## MATERIAL PROVIDED
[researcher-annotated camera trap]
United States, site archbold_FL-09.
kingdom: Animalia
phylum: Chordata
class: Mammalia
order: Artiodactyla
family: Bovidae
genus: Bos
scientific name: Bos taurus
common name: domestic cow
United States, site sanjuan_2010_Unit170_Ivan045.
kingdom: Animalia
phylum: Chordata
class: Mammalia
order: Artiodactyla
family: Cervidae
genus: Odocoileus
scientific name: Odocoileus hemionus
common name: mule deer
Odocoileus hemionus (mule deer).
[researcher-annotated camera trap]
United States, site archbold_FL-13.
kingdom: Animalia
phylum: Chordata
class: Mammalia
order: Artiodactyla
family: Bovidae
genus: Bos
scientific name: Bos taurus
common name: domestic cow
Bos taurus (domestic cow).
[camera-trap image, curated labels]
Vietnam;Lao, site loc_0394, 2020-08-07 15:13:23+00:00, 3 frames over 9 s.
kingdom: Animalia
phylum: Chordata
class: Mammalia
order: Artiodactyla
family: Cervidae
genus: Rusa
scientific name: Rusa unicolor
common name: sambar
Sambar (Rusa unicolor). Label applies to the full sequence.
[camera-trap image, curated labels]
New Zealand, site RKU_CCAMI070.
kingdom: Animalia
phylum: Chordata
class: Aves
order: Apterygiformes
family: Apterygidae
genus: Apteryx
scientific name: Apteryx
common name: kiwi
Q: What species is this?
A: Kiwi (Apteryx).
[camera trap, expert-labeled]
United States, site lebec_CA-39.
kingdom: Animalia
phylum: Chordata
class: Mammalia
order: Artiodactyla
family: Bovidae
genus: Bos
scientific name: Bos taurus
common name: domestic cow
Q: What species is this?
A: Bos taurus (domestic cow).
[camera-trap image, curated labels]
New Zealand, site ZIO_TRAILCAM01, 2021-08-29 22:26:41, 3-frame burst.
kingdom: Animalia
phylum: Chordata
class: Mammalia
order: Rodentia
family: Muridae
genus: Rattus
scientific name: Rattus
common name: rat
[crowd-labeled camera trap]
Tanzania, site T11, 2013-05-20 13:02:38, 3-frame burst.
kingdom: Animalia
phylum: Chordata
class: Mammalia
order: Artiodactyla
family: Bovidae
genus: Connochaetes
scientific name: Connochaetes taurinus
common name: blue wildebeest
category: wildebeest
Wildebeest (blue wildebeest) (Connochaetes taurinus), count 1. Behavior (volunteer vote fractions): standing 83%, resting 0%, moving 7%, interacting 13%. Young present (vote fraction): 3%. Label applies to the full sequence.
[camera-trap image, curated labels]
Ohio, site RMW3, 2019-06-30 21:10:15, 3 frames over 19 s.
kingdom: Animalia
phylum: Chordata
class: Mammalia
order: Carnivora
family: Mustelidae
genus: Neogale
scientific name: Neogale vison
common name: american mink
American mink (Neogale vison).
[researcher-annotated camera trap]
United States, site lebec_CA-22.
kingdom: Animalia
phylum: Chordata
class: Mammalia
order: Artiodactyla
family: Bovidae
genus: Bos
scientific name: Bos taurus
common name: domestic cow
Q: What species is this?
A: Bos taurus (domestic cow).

## THE PROBLEM
When the material above has been read, copy all of it exactly.

## RESULT
[researcher-annotated camera trap]
United States, site archbold_FL-09.
kingdom: Animalia
phylum: Chordata
class: Mammalia
order: Artiodactyla
family: Bovidae
genus: Bos
scientific name: Bos taurus
common name: domestic cow
United States, site sanjuan_2010_Unit170_Ivan045.
kingdom: Animalia
phylum: Chordata
class: Mammalia
order: Artiodactyla
family: Cervidae
genus: Odocoileus
scientific name: Odocoileus hemionus
common name: mule deer
Odocoileus hemionus (mule deer).
[researcher-annotated camera trap]
United States, site archbold_FL-13.
kingdom: Animalia
phylum: Chordata
class: Mammalia
order: Artiodactyla
family: Bovidae
genus: Bos
scientific name: Bos taurus
common name: domestic cow
Bos taurus (domestic cow).
[camera-trap image, curated labels]
Vietnam;Lao, site loc_0394, 2020-08-07 15:13:23+00:00, 3 frames over 9 s.
kingdom: Animalia
phylum: Chordata
class: Mammalia
order: Artiodactyla
family: Cervidae
genus: Rusa
scientific name: Rusa unicolor
common name: sambar
Sambar (Rusa unicolor). Label applies to the full sequence.
[camera-trap image, curated labels]
New Zealand, site RKU_CCAMI070.
kingdom: Animalia
phylum: Chordata
class: Aves
order: Apterygiformes
family: Apterygidae
genus: Apteryx
scientific name: Apteryx
common name: kiwi
Q: What species is this?
A: Kiwi (Apteryx).
[camera trap, expert-labeled]
United States, site lebec_CA-39.
kingdom: Animalia
phylum: Chordata
class: Mammalia
order: Artiodactyla
family: Bovidae
genus: Bos
scientific name: Bos taurus
common name: domestic cow
Q: What species is this?
A: Bos taurus (domestic cow).
[camera-trap image, curated labels]
New Zealand, site ZIO_TRAILCAM01, 2021-08-29 22:26:41, 3-frame burst.
kingdom: Animalia
phylum: Chordata
class: Mammalia
order: Rodentia
family: Muridae
genus: Rattus
scientific name: Rattus
common name: rat
[crowd-labeled camera trap]
Tanzania, site T11, 2013-05-20 13:02:38, 3-frame burst.
kingdom: Animalia
phylum: Chordata
class: Mammalia
order: Artiodactyla
family: Bovidae
genus: Connochaetes
scientific name: Connochaetes taurinus
common name: blue wildebeest
category: wildebeest
Wildebeest (blue wildebeest) (Connochaetes taurinus), count 1. Behavior (volunteer vote fractions): standing 83%, resting 0%, moving 7%, interacting 13%. Young present (vote fraction): 3%. Label applies to the full sequence.
[camera-trap image, curated labels]
Ohio, site RMW3, 2019-06-30 21:10:15, 3 frames over 19 s.
kingdom: Animalia
phylum: Chordata
class: Mammalia
order: Carnivora
family: Mustelidae
genus: Neogale
scientific name: Neogale vison
common name: american mink
American mink (Neogale vison).
[researcher-annotated camera trap]
United States, site lebec_CA-22.
kingdom: Animalia
phylum: Chordata
class: Mammalia
order: Artiodactyla
family: Bovidae
genus: Bos
scientific name: Bos taurus
common name: domestic cow
Q: What species is this?
A: Bos taurus (domestic cow).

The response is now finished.